Halloween is less than a week away, so today’s Thoughtful Thursday features some Halloween poems for you to share with your sons and daughters. This assortment includes the celebrated African-American poet Paul Laurence Dunbar’s scary tale of a hanging from the tree’s perspective, the classic witches chant from Shakespeare’s Macbeth, and a silly poem about a Halloween party by Ken Nesbitt which will tickle the younger set. Take turns reading them aloud! Enjoy.

The Haunted Oak

Pray why are you so bare, so bare,
Oh, bough of the old oak-tree;
And why, when I go through the shade you throw,
Runs a shudder over me?

My leaves were green as the best, I trow,
And sap ran free in my veins,
But I say in the moonlight dim and weird
A guiltless victim’s pains.

I bent me down to hear his sigh;
I shook with his gurgling moan,
And I trembled sore when they rode away,
And left him here alone.

They’d charged him with the old, old crime,
And set him fast in jail:
Oh, why does the dog howl all night long,
And why does the night wind wail?

He prayed his prayer and he swore his oath,
And he raised his hand to the sky;
But the beat of hoofs smote on his ear,
And the steady tread drew nigh.

Who is it rides by night, by night,
Over the moonlit road?
And what is the spur that keeps the pace,
What is the galling goad?

And now they beat at the prison door,
“Ho, keeper, do not stay!
We are friends of him whom you hold within,
And we fain would take him away

“From those who ride fast on our heels
With mind to do him wrong;
They have no care for his innocence,
And the rope they bear is long.”

They have fooled the jailer with lying words,
They have fooled the man with lies;
The bolts unbar, the locks are drawn,
And the great door open flies.

Now they have taken him from the jail,
And hard and fast they ride,
And the leader laughs low down in his throat,
As they halt my trunk beside.

Oh, the judge, he wore a mask of black,
And the doctor one of white,
And the minister, with his oldest son,
Was curiously bedight.

Oh, foolish man, why weep you now?
‘Tis but a little space,
And the time will come when these shall dread
The mem’ry of your face.

I feel the rope against my bark,
And the weight of him in my grain,
I feel in the throe of his final woe
The touch of my own last pain.

And never more shall leaves come forth
On the bough that bears the ban;
I am burned with dread, I am dried and dead,
From the curse of a guiltless man.

And ever the judge rides by, rides by,
And goes to hunt the deer,
And ever another rides his soul
In the guise of a mortal fear.

And ever the man he rides me hard,
And never a night stays he;
For I feel his curse as a haunted bough,
On the trunk of a haunted tree.

Paul Laurence Dunbar (1872-1906)

Song of the Witches: “Double, double toil and trouble”

(from Macbeth)
Double, double toil and trouble;
Fire burn and caldron bubble.
Fillet of a fenny snake,
In the caldron boil and bake;
Eye of newt and toe of frog,
Wool of bat and tongue of dog,
Adder’s fork and blind-worm’s sting,
Lizard’s leg and howlet’s wing,
For a charm of powerful trouble,
Like a hell-broth boil and bubble.

Double, double toil and trouble;
Fire burn and caldron bubble.
Cool it with a baboon’s blood,
Then the charm is firm and good.

William Shakespeare (1564-1616)

Halloween Party

We’re having a Halloween party at school.
I’m dressed up like Dracula.
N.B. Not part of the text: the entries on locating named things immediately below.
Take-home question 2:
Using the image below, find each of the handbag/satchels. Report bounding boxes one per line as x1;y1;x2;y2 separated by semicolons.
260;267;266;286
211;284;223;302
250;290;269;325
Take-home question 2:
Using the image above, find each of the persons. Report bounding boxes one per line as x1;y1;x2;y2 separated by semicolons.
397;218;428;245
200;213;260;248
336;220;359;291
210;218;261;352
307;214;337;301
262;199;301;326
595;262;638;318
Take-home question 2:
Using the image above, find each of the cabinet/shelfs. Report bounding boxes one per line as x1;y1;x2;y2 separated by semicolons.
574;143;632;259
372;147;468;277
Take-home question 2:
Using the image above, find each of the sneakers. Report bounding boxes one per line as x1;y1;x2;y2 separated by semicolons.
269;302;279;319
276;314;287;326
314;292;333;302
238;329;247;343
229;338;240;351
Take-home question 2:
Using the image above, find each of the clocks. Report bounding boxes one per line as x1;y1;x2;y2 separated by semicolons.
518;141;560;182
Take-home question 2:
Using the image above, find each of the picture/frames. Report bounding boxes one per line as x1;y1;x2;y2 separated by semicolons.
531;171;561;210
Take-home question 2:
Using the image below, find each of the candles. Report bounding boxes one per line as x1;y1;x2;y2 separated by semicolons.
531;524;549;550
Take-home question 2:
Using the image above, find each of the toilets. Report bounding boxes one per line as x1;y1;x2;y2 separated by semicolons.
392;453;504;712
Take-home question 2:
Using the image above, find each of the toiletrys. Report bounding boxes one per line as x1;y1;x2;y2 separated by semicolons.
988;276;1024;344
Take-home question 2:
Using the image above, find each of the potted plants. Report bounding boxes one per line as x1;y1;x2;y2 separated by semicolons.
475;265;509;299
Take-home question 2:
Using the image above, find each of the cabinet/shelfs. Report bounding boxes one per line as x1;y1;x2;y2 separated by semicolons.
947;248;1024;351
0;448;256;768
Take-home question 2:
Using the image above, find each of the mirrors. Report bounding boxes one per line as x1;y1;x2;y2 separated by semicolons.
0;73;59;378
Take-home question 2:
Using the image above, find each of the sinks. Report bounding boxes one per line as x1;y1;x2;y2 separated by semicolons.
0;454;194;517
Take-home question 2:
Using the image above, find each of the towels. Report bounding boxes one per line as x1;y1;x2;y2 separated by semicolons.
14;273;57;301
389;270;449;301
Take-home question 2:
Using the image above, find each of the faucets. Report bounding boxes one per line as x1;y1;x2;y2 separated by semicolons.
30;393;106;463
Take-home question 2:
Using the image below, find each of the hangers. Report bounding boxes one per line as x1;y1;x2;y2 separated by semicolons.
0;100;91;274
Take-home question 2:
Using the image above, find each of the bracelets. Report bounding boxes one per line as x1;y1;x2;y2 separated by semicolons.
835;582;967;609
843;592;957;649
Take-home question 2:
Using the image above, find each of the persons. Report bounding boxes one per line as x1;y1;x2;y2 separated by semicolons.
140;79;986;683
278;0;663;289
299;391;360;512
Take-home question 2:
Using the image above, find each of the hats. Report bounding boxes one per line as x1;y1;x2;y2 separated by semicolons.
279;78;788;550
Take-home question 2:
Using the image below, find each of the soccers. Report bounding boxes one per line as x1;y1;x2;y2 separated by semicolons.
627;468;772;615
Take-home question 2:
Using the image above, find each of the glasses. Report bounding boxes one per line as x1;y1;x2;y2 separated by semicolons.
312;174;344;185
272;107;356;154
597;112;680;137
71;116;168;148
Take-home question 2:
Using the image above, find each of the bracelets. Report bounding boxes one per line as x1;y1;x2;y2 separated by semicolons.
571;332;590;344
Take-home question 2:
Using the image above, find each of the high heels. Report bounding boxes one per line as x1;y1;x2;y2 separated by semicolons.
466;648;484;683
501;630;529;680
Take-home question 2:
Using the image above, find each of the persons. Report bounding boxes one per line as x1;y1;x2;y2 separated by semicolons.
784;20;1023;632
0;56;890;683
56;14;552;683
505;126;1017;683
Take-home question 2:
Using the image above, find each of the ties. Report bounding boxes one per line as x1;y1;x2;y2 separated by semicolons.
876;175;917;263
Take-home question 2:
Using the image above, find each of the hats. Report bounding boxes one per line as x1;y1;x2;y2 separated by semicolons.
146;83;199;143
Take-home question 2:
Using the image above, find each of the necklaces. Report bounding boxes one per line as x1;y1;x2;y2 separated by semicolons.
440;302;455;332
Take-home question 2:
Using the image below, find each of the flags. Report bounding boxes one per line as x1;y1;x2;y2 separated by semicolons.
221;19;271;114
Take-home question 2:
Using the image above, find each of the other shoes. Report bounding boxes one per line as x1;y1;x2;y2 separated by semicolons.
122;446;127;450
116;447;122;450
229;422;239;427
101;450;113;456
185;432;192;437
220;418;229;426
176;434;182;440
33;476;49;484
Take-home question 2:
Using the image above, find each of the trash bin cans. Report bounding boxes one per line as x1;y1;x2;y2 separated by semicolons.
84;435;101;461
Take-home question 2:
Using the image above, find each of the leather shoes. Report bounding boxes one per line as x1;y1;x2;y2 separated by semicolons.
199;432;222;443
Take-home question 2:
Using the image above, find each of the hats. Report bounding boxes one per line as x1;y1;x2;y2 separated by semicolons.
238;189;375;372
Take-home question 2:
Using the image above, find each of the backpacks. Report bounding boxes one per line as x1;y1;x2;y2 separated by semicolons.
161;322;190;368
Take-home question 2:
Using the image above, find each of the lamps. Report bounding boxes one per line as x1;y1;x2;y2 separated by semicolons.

Man, I look cool!
I dyed my hair black, and I cut off my bangs.
I’m wearing a cape and some fake plastic fangs.

I put on some makeup to paint my face white,
like creatures that only come out in the night.
My fingernails, too, are all pointed and red.
I look like I’m recently back from the dead.

My mom drops me off, and I run into school
and suddenly feel like the world’s biggest fool.